Does anyone know of an adaptor to mount a gas can on the existing spare tire mount on the rear of a Jeep Wrangler.

BB


----------



## TimB (Nov 11, 2008)

Aren't Jeeps Naekids forte? 

Quick Google turned this up-

Jeep Jerry Cans, Jerry Can Carriers with Parts and Accessories

Tim


----------



## NaeKid (Oct 17, 2008)

Honestly, you don't want the extra weight of the jerry-can to rest on the tail-gate of the Jeep, it can cause damage to the door and to the hinges. What is a better solution is to mount the jerry-can to a swing-out tire-carrier that is frame-mounted, or, what some others have done is do a "military-mount" where the jerry-can is mounted to the body right behind the front-tire - between the tire and the door.
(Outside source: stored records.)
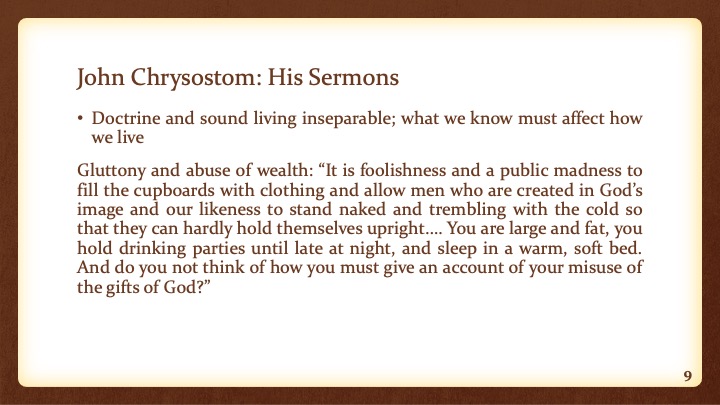 John Chrysostom: His Sermons

• Doctrine and sound living inseparable; what we know must affect how we live

Gluttony and abuse of wealth: “It is foolishness and a public madness to fill the cupboards with clothing and allow men who are created in God’s image and our likeness to stand naked and trembling with the cold so that they can hardly hold themselves upright…. You are large and fat, you hold drinking parties until late at night, and sleep in a warm, soft bed. And do you not think of how you must give an account of your misuse of the gifts of God?”

9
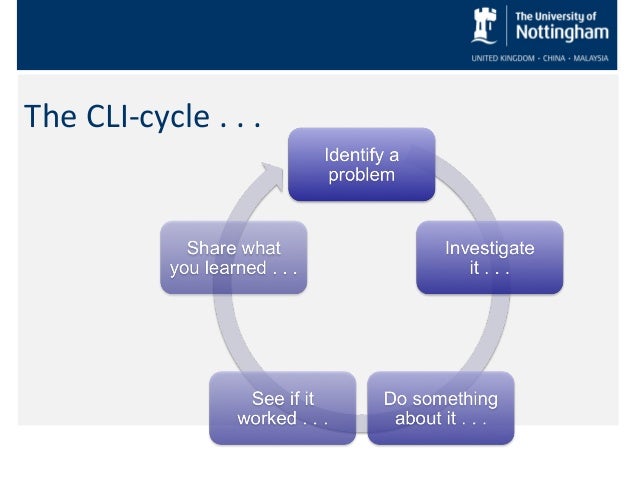 The University of
Nottingham
UNITED KINGDOM · CHINA · MALAYSIA

The CLI-cycle . . .

Identify a problem

Investigate it . . .

Do something about it . . .

See if it worked . . .

Share what you learned . . .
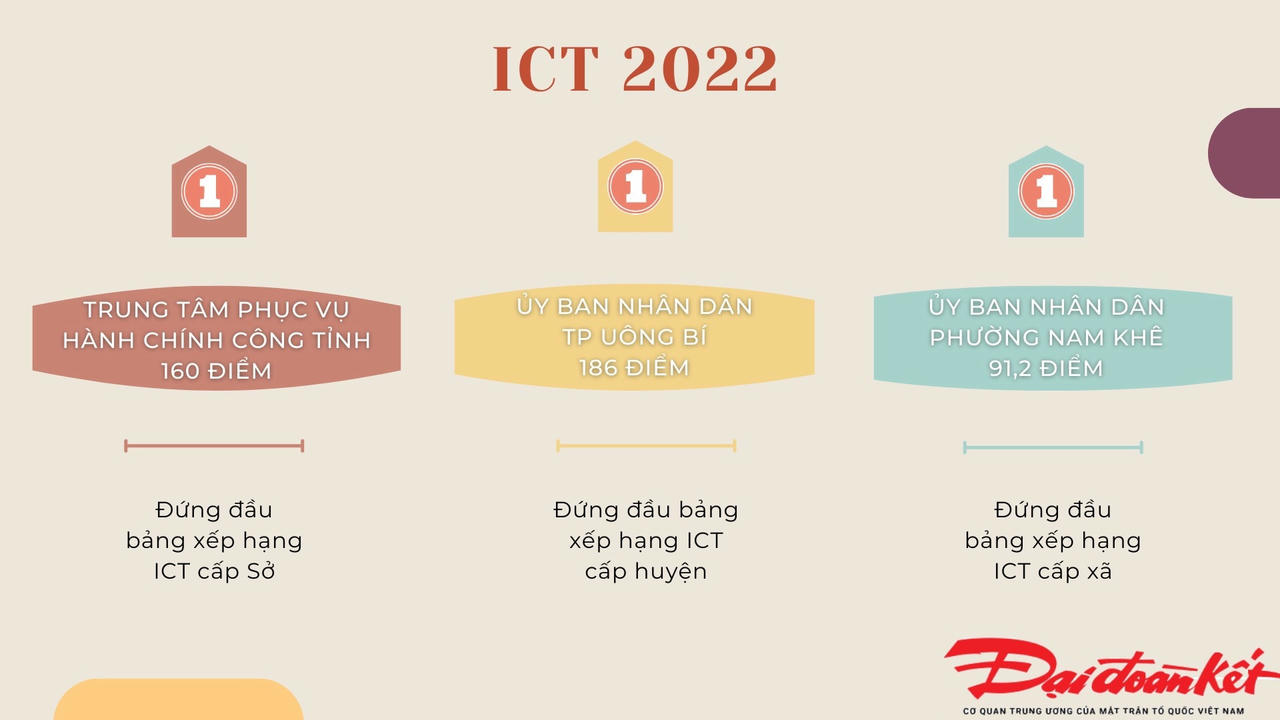 ICT 2022

1

TRUNG TÂM PHỤC VỤ HÀNH CHÍNH CÔNG TỈNH 160 ĐIỂM

Đứng đầu bảng xếp hạng ICT cấp Sở

1

ỦY BAN NHÂN DÂN TP UÔNG BÍ 186 ĐIỂM

Đứng đầu bảng xếp hạng ICT cấp huyện

1

ỦY BAN NHÂN DÂN PHƯỜNG NAM KHÊ 91,2 ĐIỂM

Đứng đầu bảng xếp hạng ICT cấp xã

Đại đoàn kết
CƠ QUAN TRUNG ƯƠNG CỦA MẶT TRẬN TỔ QUỐC VIỆT NAM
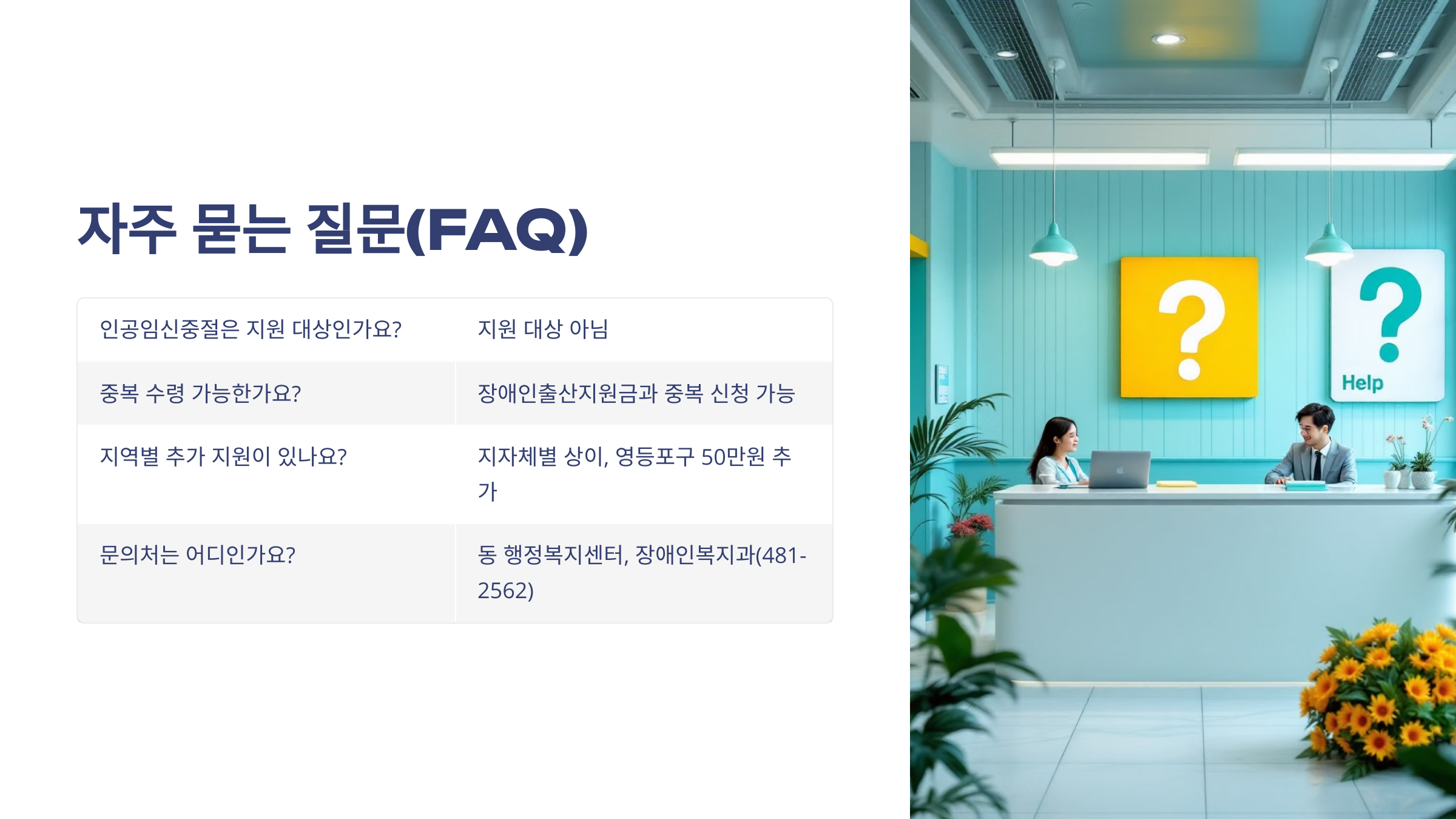 자주 묻는 질문(FAQ)

| 인공임신중절은 지원 대상인가요? | 지원 대상 아님 |
|---|---|
| 중복 수령 가능한가요? | 장애인출산지원금과 중복 신청 가능 |
| 지역별 추가 지원이 있나요? | 지자체별 상이, 영등포구 50만원 추가 |
| 문의처는 어디인가요? | 동 행정복지센터, 장애인복지과(481-2562) |

?

?
Help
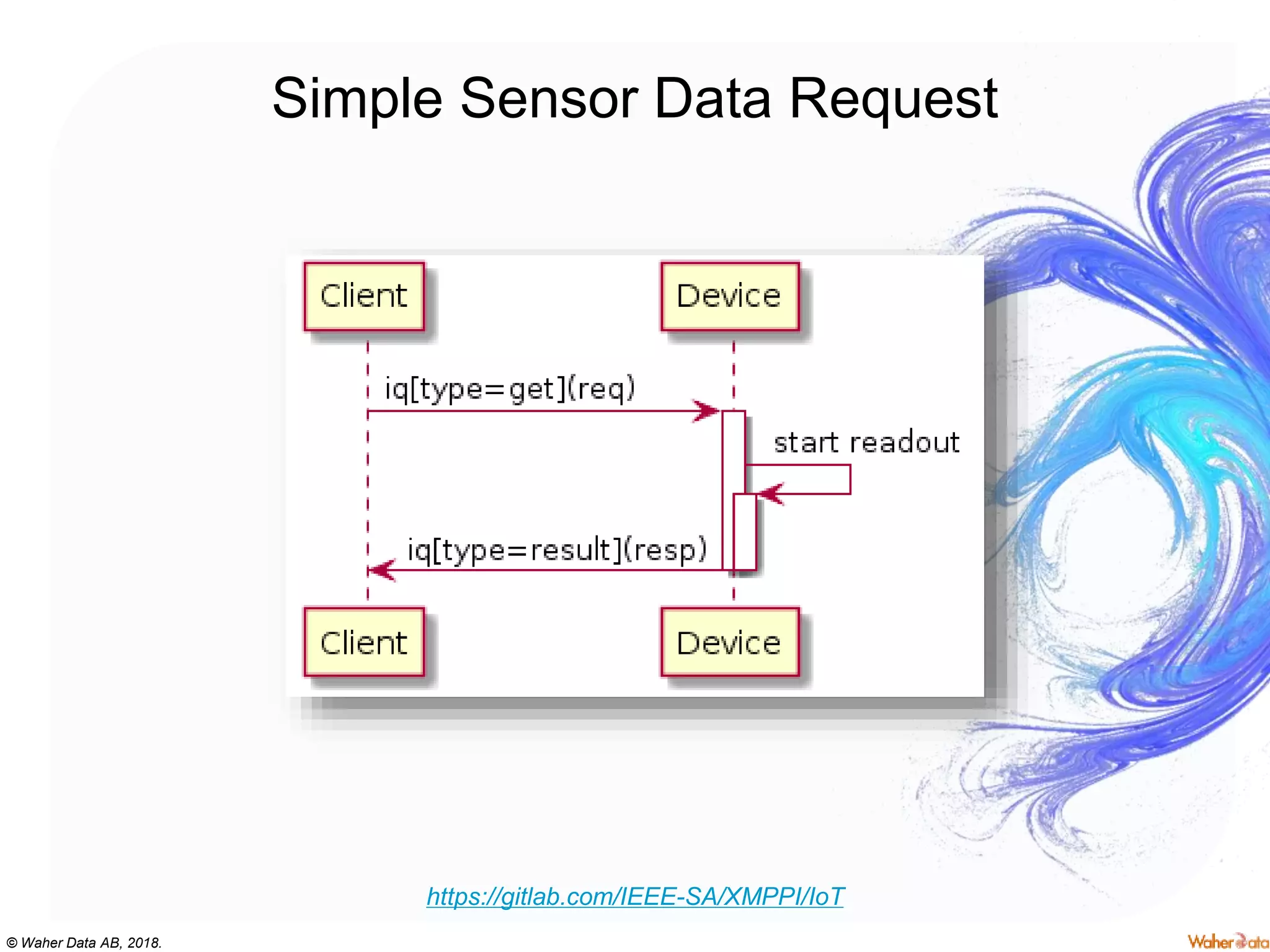 Simple Sensor Data Request

Client

Device

iq[type=get](req)

start readout

iq[type=result](resp)

Client

Device

https://gitlab.com/IEEE-SA/XMPPI/IoT

© Waher Data AB, 2018.

Waher Data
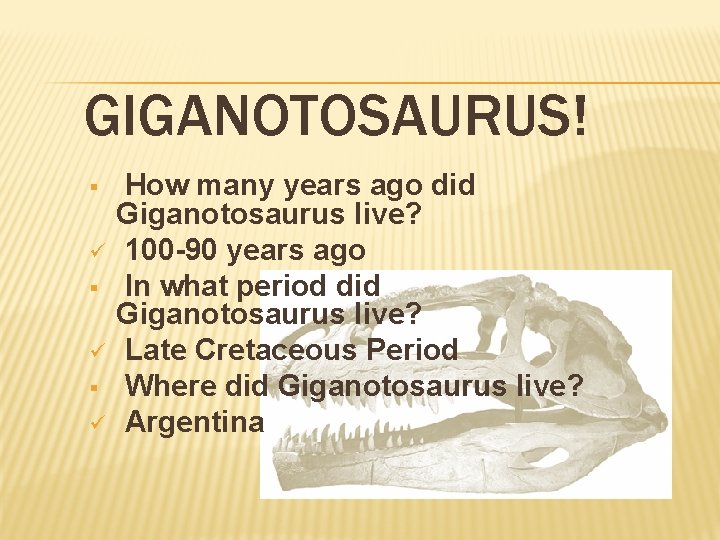 GIGANOTOSAURUS!

▪ How many years ago did Giganotosaurus live?

✓ 100-90 years ago

▪ In what period did Giganotosaurus live?

✓ Late Cretaceous Period

▪ Where did Giganotosaurus live?

✓ Argentina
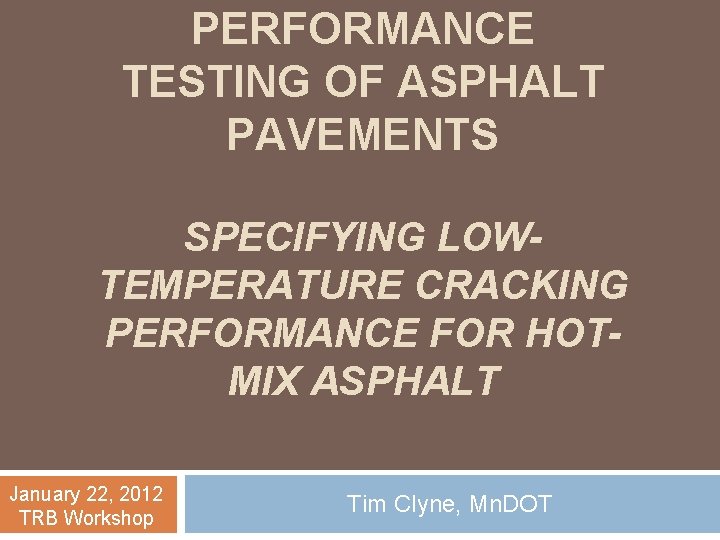 PERFORMANCE TESTING OF ASPHALT PAVEMENTS

SPECIFYING LOW-TEMPERATURE CRACKING PERFORMANCE FOR HOT-MIX ASPHALT

January 22, 2012
TRB Workshop

Tim Clyne, MnDOT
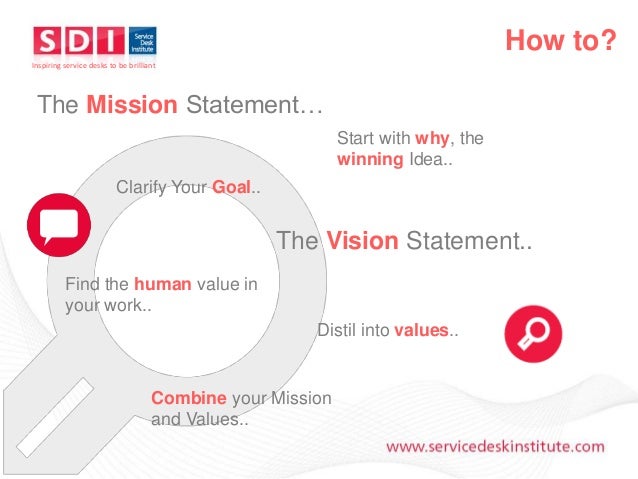 SDI Service Desk Institute
Inspiring service desks to be brilliant

How to?

The Mission Statement…

Start with why, the winning Idea..

Clarify Your Goal..

The Vision Statement..

Find the human value in your work..

Distil into values..

Combine your Mission and Values..

www.servicedeskinstitute.com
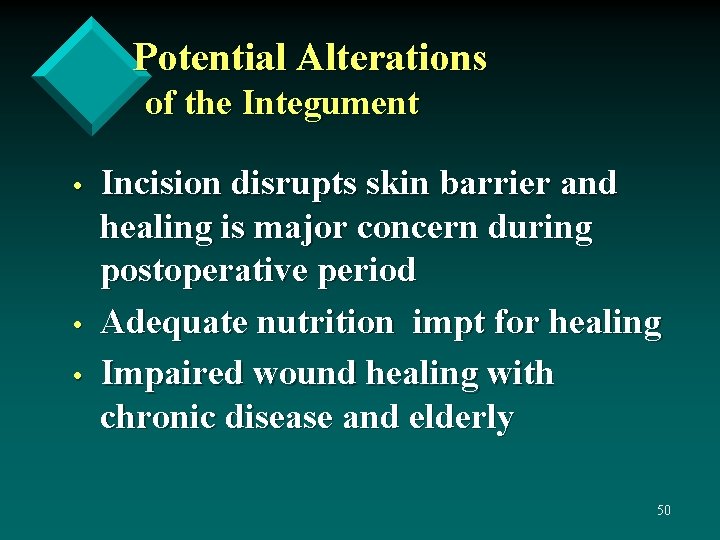 Potential Alterations of the Integument

• Incision disrupts skin barrier and healing is major concern during postoperative period
• Adequate nutrition impt for healing
• Impaired wound healing with chronic disease and elderly

50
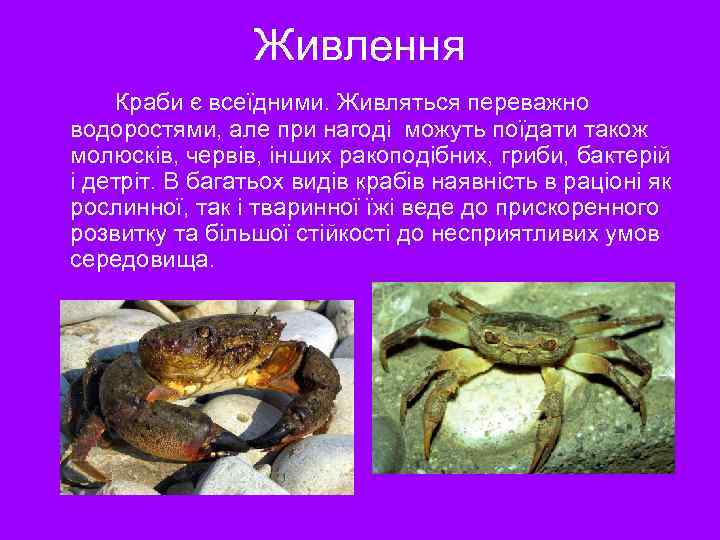 Живлення

Краби є всеїдними. Живляться переважно водоростями, але при нагоді можуть поїдати також молюсків, червів, інших ракоподібних, гриби, бактерій і детріт. В багатьох видів крабів наявність в раціоні як рослинної, так і тваринної їжі веде до прискоренного розвитку та більшої стійкості до несприятливих умов середовища.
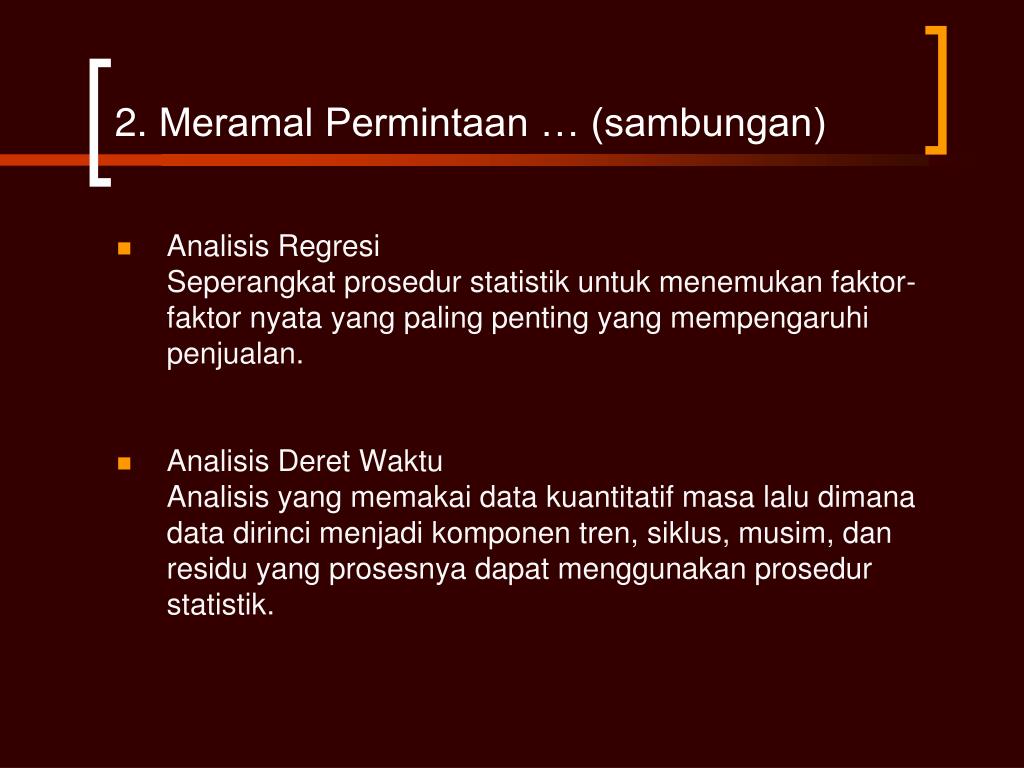 2. Meramal Permintaan … (sambungan)

Analisis Regresi
Seperangkat prosedur statistik untuk menemukan faktor-faktor nyata yang paling penting yang mempengaruhi penjualan.

Analisis Deret Waktu
Analisis yang memakai data kuantitatif masa lalu dimana data dirinci menjadi komponen tren, siklus, musim, dan residu yang prosesnya dapat menggunakan prosedur statistik.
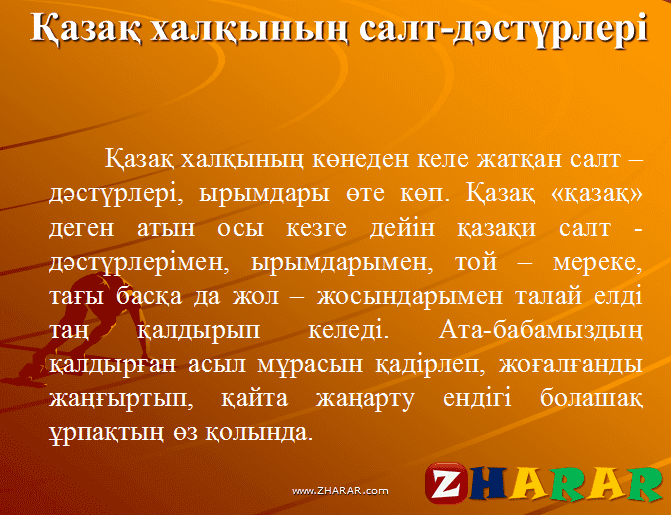 Қазақ халқының салт-дәстүрлері

Қазақ халқының көнеден келе жатқан салт – дәстүрлері, ырымдары өте көп. Қазақ «қазақ» деген атын осы кезге дейін қазақи салт - дәстүрлерімен, ырымдарымен, той – мереке, тағы басқа да жол – жосындарымен талай елді таң қалдырып келеді. Ата-бабамыздың қалдырған асыл мұрасын қадірлеп, жоғалғанды жаңғыртып, қайта жаңарту ендігі болашақ ұрпақтың өз қолында.

www.ZHARAR.com

ZHARAR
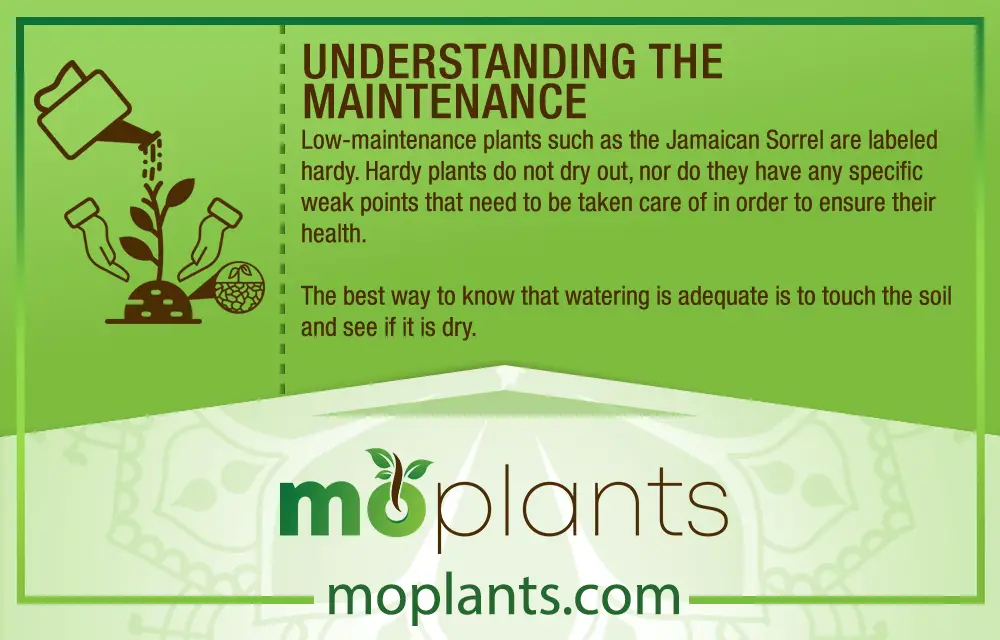 UNDERSTANDING THE MAINTENANCE

Low-maintenance plants such as the Jamaican Sorrel are labeled hardy. Hardy plants do not dry out, nor do they have any specific weak points that need to be taken care of in order to ensure their health.

The best way to know that watering is adequate is to touch the soil and see if it is dry.

moplants

moplants.com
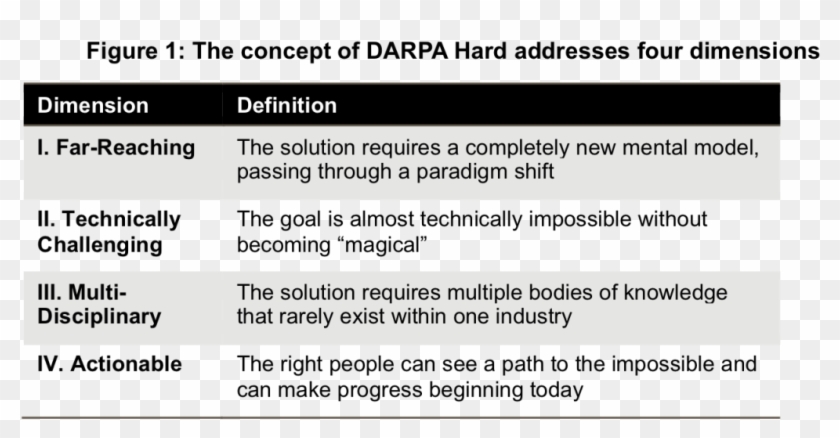 Figure 1: The concept of DARPA Hard addresses four dimensions

| Dimension | Definition |
|---|---|
| I. Far-Reaching | The solution requires a completely new mental model, passing through a paradigm shift |
| II. Technically Challenging | The goal is almost technically impossible without becoming “magical” |
| III. Multi-Disciplinary | The solution requires multiple bodies of knowledge that rarely exist within one industry |
| IV. Actionable | The right people can see a path to the impossible and can make progress beginning today |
Some links to get you started:

Rock Hard 4X4 RH2003-RT - Rock Hard 4x4 Parts Passenger Side Jerry Can Mount for Rear Bumper Tire Carrier - Quadratec

66706 - Garvin Industries Passenger Side Jerry Can Holder for 07-12 Jeep® Wrangler & Wrangler Unlimited JK with Garvin G2 Swing Away - Quadratec

OR-FAB 85201BB - OR-FAB Swing Away Tire / Gerry Can Carrier for 97-06 Jeep® Wrangler TJ & Unlimited - Quadratec

Garvin Industries 34940 - Garvin Industries Gerry Can Mount for Garvin Wilderness Swing Away Bumper - Quadratec

Yes, all the links are from Quadratec, but, they have a large selection of styles that you might be able to work with easily.


----------



## HamiltonFelix (Oct 11, 2011)

Good points. Hanging extra weight out the end of a vehicle is never a good thing (screws with polar moment of inertia), but it's really bad if it tears up the rig. I've been trying to decide what route to go with our Grand Cherokee, now that we're running 288/85R16 rubber that's better than 33 inches in diameter. The original spare tire well is out. A roof rack is nice, but putting the weight up there won't help stability (we've already got a 5½" Rock Krawler suspension). Rear mount is not terribly convenient. It's either go with an entire heavy duty bumper that includes a swing-away mount -- not a bad thing, but heavy and expensive -- or build a rear mount that fits in the receiver and swings downward. I may do that, if I feel I can keep the 33" tire fairly close and still open the glass part of the rear hatch. 

I'm still thinking it over. I know my wife would love a Safari Rack, but there's budget and vehicle stability to consider. If the rear sags by the time we get everything we want, I may even put the rear 2" spring spacers back in, on top of the 5½" lift.


----------